Руис указал ему на стул и отдал распоряжение жандармам. Костлявое коричневое лицо жандарма раскололось на две части в белозубой волчьей улыбке, когда он отдал честь и вышел.
Возвращаясь обратно, он подтолкнул в дверях перед собой молодую девушку. Девушку с волосами цвета некрашеного дерева, подвязанными наподобие хвоста у тибетской лошадки. Мужская рубашка навыпуск с высоким воротом и видавшие виды зеленые вельветовые брюки по щиколотку. Носки гармошкой и испанские веревочные туфли.
— Взгляните только, на что она похожа, — с возмущением сказал Руис. Его идеалом была сеньора Руис, андалузка с иссиня-черными волосами разделенными на прямой пробор, широкобедрая красавица килограмм на восемьдесят.
— Ш-ш! — зашипел на него Давид.
— Не понимает ни звука, — невозмутимо промолвил Руис, продолжая рассматривать ее тщательно и с интересом истого испанца. — Не поймешь — парень или девица, а так морочит голову моим гвардейцам, что я не могу ее больше держать у нас здесь. Можете вы мне это объяснить?
— Они, я надеюсь, ее не тронули? — резко спросил Давид. Вопрос прозвучал по-викториански строго, но был так же нелеп, как корсет с косточками рядом с этой девушкой, одетой, как приверженка экзистенциализма из квартала Сен-Жермен де Пре — но у нее было круглое шведское личико, тронувшее Давида, несмотря на свой надутый вид.
Руис засмеялся.
— Нет — но это уж моя заслуга, а не ее.
Давид пошел навстречу девушке и пробормотал свое имя.
Взмахнув своим белесым хвостом, она вялой рукой взяла его протянутую руку.
— Привет, — сказала она. — Вы швед?
— Да, — ответил Давид, несколько охлажденный ее равнодушным тоном.
— Чудненько. Велите тогда им, чтобы меня отпустили.
— Легко сказать… А почему вы здесь?
— Эти идиоты думают, что я пыталась провезти контрабанду…
— Вас вышлют, если будете оскорблять испанцев! — вскричал Руис. Некоторые слова, к сожалению, интернациональны.
— Вот этот очень нудный, с другими бы я справилась, — кивнула девушка с легкой усмешкой в сторону жандарма. Можно было подумать, что его ударило током.
Круглые девичьи щеки, оказывается, не всегда являются гарантией шведской добротности…
— Ее поймали на месте преступления, — сердито сказал Руис. — Мы делали облаву в автобусе, искали партию кофе, а она, представьте себе, сидит и прячет целый мешок под юбками.
— Но ведь у нее нет никаких юбок, — вставил Давид.
Возражение произвело на Руиса должное впечатление, но девушка сама сразу же опять все испортила.

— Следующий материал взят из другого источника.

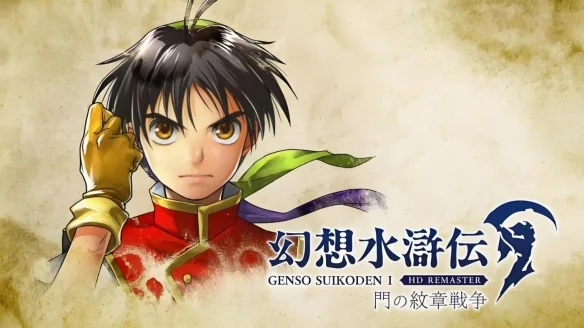 主视觉图同步解禁！《幻想水浒传》动画将于明年播出｜高清图片集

— Я держала мешок между коленями, только положила на него свой плащ. Но ведь это была только шутка…
Давид посмотрел на нее меланхолическим взглядом.
— Боюсь, в таких случаях у них нет чувства юмора. Зачем вы такое натворили?
— В автобусе было, конечно, ужас как тесно, а мое место оказалось среди целой компании испанских реб… парней. Они все смеялись и кричали, да еще наступали мне на ноги. Потом вдруг подали сигнал, что идут жандармы — а они мне тогда и говорят: сядь вот на этот мешок. Ну я и села. Но жандармы все равно его нашли, и взяли меня и всех парней.
Она привыкла говорить ребята, но стиль требует сказать парни, подумал Давид, переводя ее слова и добавляя кое-что от себя о молодости девушки, о всеобщей разболтанности и о полном незнании законов и обычаев страны.
— Знала она раньше или нет ту компанию в автобусе? — спросил Руис через Давида.
— Никогда их раньше не видела, — ответила она тем же тоном, что и прежде.
— Хм, — произнес Руис. Потом потер себе подбородок и добавил:
— Ну, ладно — честно говоря, думаю, так дело и было. Те-то нам известны… Но все равно — за помощь контрабандистам полагается наказание.
— Знаете, если у вас нет особых возражений, так, может, вам лучше ее отпустить? — спросил Давид. — А то придется нам впутывать сюда консулов, адвокатов — стоит ли?
Руис задумался.
— Спросите-ка ее, сколько у нее есть денег, чтобы заплатить штраф, — сказал он. — Она из богатой семьи?
Девушка вывернула наизнанку карманы своих брючек.
— Переведите ему, что ровно столько же я могу получить из дому. И не стала бы возражать, если бы они оставили меня пожить здесь, в участке, только бы снабжали чернилами и бумагой.